FOX MULDER AND DANA SCULLY, 1990s
The truth may have been left up in the air, but the sexual tension between this small-screen duo was palpable. In the early ’90s, FBI agents Fox Mulder (played by David Duchovny) and Dana Scully (played by Gillian Anderson) introduced TV to a relationship it had rarely seen: a platonic bond between two smart and sexy characters. On The X Files, "skeptic" Scully joined forces with "believer" Mulder to run the government’s paranormal branch. Their ambiguous relationship appealed to a generation hooked on "did they or didn’t they?" conspiracy theories.
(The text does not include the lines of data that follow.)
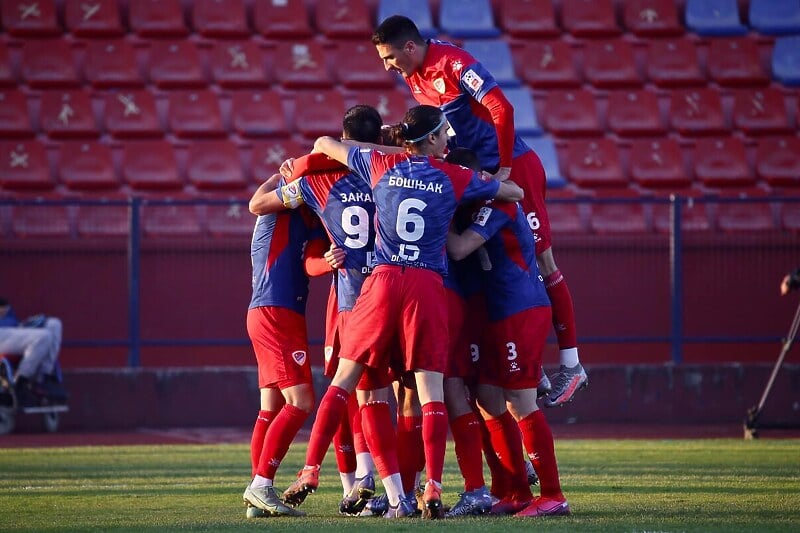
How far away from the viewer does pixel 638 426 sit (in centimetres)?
1408

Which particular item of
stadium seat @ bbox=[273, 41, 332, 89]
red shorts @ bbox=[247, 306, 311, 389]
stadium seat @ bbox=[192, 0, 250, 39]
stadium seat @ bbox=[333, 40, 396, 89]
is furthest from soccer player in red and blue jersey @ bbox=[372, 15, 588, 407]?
Result: stadium seat @ bbox=[192, 0, 250, 39]

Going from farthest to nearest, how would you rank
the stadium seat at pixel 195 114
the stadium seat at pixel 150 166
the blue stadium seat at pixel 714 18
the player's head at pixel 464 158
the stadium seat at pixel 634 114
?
the blue stadium seat at pixel 714 18
the stadium seat at pixel 634 114
the stadium seat at pixel 195 114
the stadium seat at pixel 150 166
the player's head at pixel 464 158

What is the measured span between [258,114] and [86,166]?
86.6 inches

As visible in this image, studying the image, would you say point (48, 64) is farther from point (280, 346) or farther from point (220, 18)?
point (280, 346)

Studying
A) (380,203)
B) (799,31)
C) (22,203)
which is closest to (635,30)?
(799,31)

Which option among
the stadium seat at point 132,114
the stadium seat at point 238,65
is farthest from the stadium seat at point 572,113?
the stadium seat at point 132,114

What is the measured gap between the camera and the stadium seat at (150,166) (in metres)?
16.4

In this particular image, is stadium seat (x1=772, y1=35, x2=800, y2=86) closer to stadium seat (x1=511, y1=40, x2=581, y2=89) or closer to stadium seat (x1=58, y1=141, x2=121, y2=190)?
stadium seat (x1=511, y1=40, x2=581, y2=89)

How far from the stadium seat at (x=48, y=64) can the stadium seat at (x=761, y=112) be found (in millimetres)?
8419

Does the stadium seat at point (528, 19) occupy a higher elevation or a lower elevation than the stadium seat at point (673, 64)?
higher

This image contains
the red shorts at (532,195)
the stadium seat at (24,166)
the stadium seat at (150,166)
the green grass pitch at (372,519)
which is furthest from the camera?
the stadium seat at (150,166)

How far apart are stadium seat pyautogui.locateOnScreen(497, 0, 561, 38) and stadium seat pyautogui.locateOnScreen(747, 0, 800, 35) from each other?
2.69 meters

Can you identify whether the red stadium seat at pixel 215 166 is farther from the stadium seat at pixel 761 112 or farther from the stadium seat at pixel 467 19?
the stadium seat at pixel 761 112

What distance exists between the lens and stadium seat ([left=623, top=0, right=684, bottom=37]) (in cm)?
1784
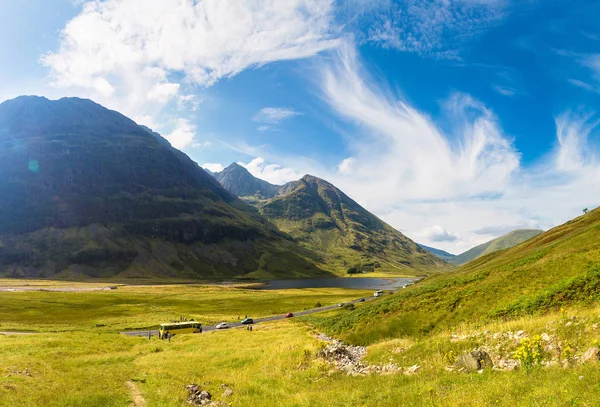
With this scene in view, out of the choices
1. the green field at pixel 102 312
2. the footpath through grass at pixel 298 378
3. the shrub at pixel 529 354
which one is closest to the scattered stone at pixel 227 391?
the footpath through grass at pixel 298 378

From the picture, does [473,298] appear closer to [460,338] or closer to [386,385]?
[460,338]

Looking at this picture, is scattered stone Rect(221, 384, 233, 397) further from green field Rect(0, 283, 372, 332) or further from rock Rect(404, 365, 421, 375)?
green field Rect(0, 283, 372, 332)

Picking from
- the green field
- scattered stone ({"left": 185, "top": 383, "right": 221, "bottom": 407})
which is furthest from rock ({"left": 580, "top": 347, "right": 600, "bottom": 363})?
the green field

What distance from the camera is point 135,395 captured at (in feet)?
83.5

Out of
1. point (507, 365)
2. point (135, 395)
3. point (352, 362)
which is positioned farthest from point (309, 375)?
point (507, 365)

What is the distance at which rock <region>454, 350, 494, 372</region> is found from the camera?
1953 centimetres

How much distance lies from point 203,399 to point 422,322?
23.9 metres

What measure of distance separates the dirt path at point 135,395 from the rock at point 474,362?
837 inches

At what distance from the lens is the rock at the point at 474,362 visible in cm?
1953

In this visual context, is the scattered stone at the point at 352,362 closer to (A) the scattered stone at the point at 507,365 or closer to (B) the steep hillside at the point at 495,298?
(B) the steep hillside at the point at 495,298

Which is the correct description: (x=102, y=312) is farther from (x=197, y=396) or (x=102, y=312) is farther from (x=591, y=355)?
(x=591, y=355)

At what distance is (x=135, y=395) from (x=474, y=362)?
78.9ft

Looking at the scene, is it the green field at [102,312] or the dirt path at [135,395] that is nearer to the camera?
the dirt path at [135,395]

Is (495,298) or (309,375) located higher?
(495,298)
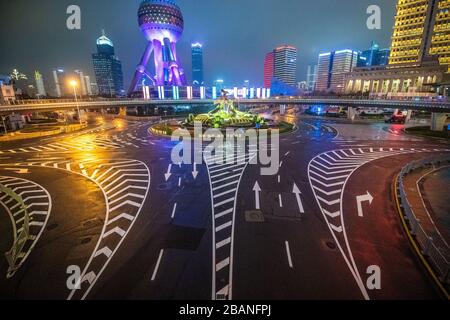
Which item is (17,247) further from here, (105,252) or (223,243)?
(223,243)

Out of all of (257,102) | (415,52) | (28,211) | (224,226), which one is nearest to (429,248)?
(224,226)

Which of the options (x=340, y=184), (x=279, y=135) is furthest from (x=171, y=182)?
(x=279, y=135)

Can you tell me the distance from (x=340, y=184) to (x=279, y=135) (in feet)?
86.8

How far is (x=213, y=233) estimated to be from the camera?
15.2 m

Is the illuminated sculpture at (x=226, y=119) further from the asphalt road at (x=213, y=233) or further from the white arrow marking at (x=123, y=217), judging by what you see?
the white arrow marking at (x=123, y=217)

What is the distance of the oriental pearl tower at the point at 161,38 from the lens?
14025 cm

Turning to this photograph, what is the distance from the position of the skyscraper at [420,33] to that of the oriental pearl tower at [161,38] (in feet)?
465

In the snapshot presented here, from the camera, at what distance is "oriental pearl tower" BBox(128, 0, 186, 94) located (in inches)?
5522

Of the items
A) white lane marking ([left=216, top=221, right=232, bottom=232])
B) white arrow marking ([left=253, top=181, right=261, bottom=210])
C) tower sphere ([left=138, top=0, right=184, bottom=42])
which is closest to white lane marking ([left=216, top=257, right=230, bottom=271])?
white lane marking ([left=216, top=221, right=232, bottom=232])

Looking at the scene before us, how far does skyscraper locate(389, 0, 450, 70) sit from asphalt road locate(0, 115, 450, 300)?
138 m

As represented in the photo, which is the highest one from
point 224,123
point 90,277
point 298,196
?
point 224,123

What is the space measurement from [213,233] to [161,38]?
165 m

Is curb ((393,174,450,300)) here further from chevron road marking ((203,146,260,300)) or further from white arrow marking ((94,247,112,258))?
white arrow marking ((94,247,112,258))

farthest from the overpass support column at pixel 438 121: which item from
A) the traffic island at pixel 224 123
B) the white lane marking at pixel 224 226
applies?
the white lane marking at pixel 224 226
Finding the truth "out there" became as much about government cover-ups as it was about seeing whether the brooding and sardonic Mulder would ever let his guard down and use Agent Scully’s first name. (He never did!)
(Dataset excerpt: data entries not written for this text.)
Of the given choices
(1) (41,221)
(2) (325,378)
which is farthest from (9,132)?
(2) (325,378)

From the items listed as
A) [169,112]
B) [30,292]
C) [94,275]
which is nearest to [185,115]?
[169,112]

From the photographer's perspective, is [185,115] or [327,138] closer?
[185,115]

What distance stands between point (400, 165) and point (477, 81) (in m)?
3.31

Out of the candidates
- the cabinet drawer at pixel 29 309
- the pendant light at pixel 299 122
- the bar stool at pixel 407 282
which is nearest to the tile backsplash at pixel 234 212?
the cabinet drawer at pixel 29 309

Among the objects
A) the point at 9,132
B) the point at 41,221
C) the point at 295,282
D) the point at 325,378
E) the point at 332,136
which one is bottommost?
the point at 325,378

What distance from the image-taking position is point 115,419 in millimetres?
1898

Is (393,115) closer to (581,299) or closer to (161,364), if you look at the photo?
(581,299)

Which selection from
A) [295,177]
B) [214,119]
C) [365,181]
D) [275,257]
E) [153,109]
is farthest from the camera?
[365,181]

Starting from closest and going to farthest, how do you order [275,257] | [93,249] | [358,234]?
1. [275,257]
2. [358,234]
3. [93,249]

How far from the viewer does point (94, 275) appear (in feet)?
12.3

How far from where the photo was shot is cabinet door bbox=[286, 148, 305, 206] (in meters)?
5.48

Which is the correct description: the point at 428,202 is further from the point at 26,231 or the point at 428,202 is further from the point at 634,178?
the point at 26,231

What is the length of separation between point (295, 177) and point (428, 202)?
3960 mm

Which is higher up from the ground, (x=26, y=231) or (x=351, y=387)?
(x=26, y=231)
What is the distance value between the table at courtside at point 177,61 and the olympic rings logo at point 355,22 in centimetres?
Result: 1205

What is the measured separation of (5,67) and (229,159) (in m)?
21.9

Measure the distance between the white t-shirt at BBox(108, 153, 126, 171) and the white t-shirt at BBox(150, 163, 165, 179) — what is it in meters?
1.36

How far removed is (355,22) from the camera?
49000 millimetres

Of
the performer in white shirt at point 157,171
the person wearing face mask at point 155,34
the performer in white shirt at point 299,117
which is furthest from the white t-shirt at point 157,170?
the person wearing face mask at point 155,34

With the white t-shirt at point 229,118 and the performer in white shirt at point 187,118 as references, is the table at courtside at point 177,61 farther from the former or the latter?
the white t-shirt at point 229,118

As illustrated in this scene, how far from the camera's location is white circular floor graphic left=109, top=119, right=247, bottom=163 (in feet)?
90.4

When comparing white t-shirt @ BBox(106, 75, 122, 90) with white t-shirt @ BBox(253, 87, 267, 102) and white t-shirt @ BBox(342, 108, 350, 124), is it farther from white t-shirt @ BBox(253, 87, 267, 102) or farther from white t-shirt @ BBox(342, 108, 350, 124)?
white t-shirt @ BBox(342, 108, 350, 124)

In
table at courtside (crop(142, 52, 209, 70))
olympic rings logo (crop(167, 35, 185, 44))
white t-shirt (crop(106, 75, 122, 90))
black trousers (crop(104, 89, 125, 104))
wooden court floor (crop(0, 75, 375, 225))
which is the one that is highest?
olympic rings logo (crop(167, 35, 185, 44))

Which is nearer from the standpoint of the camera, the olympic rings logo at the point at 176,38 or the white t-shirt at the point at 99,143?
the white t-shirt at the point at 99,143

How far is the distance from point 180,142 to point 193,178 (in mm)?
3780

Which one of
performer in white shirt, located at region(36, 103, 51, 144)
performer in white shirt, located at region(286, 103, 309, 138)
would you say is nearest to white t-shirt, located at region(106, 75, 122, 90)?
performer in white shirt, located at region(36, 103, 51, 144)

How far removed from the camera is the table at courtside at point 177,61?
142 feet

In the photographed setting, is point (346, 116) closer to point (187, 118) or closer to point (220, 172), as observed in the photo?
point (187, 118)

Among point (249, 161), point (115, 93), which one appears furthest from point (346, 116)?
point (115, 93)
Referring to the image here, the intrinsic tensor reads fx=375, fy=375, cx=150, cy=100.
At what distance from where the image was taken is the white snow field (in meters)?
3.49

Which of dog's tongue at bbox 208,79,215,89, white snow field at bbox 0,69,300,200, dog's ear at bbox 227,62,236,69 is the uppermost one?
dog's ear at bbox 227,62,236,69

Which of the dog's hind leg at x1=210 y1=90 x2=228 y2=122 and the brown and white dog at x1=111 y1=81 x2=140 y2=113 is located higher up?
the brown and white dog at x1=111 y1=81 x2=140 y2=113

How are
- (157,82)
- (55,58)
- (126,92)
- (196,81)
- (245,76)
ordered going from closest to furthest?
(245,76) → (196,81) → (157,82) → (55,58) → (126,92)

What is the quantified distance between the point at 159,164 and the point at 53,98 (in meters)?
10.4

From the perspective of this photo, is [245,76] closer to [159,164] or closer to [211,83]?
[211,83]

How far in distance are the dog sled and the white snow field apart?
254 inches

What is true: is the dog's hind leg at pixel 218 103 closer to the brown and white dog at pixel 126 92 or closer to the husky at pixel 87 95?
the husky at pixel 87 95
RUPERT EVERETT AND MADONNA, PRE-9/11
In the 21st century, Sex and the City showed us that it was fine for women to flip men as often as they changed their Manolo Blahniks. But who would Madonna be if she didn’t up the ante? In the wake of sexually empowered women, the Queen of Pop rejected sex entirely. Madonna found woman’s new best friend in gay British actor Rupert Everett. "We’re both minorities, and we both love to shop," Madonna said of their affair. But the truth was more complex: Everett was one of the few men who understood Madge’s blond ambition without holding it against her. "They are the same thing, really: homosexuals and ‘she men,’" said Everett. The union renewed the A-list’s love of British boys, with Gwyneth Paltrow and Gwen Stefani each taking an English hubby.
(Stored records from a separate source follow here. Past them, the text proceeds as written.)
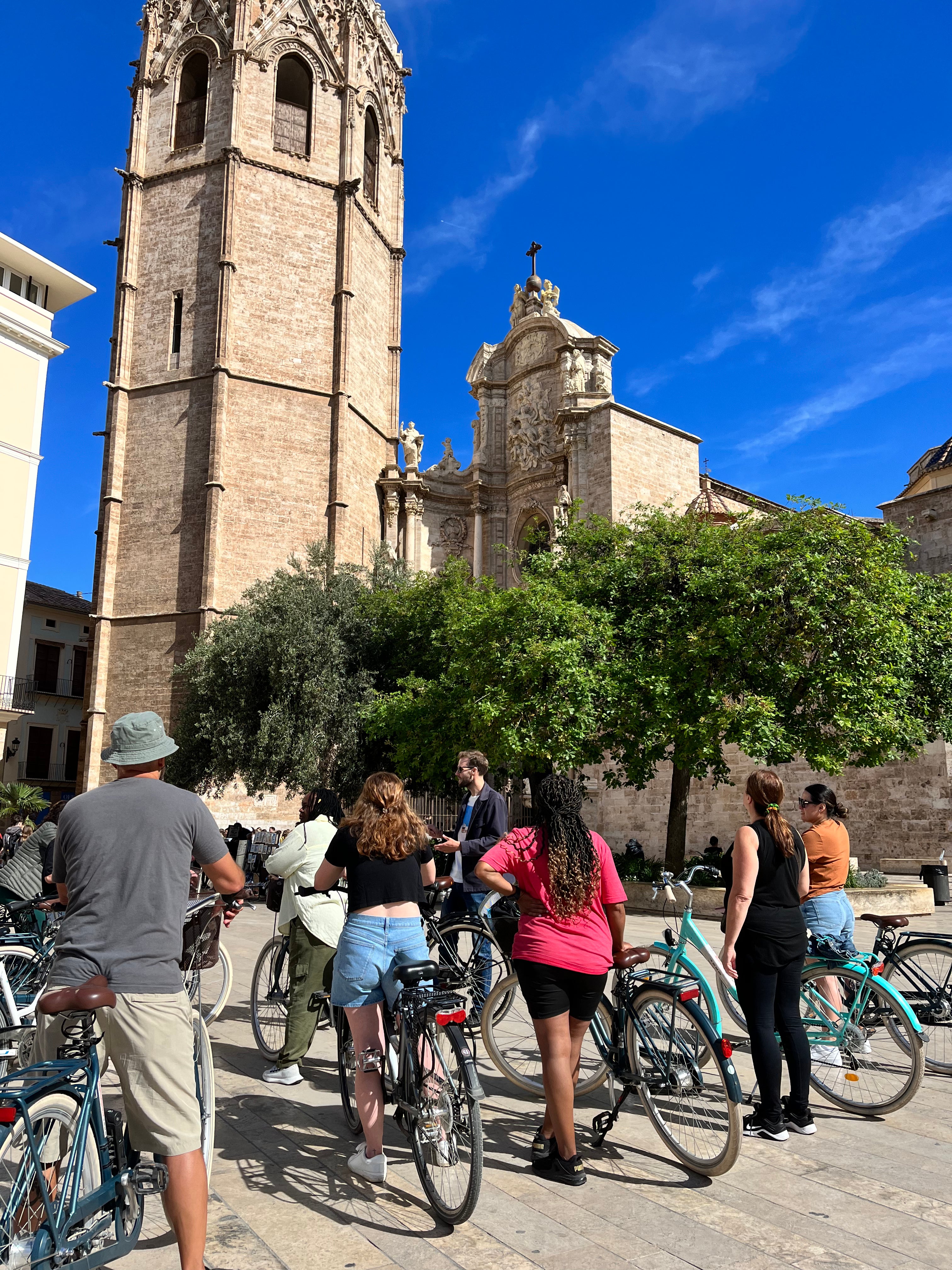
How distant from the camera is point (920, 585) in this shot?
18531 mm

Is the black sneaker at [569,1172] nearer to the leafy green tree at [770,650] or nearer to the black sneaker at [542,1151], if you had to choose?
the black sneaker at [542,1151]

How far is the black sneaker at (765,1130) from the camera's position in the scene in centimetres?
432

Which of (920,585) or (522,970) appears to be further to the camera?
(920,585)

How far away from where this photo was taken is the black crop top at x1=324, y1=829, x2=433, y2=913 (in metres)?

BRAD AND ANGELINA POST-9/11
Angelina Jolie and Brad Pitt are doing their darndest to break box-office records while saving the world. The most beautiful couple in Hollywood partakes in premieres and after-parties one day and fights for human rights in war-torn Darfur the next. And the Brangelina brand is eco-friendly too: last November, they bought Ethiopia island in Dubai’s man-made recreation of the world. The magnanimous duo plans to make the island such a paragon of eco-living bliss that it will encourage mere mortals to go green. Celebrity bloggers call the couple’s biological daughter "the chosen one," and damn it if Shiloh won’t blossom in a world that her parents have made as perfect as themselves.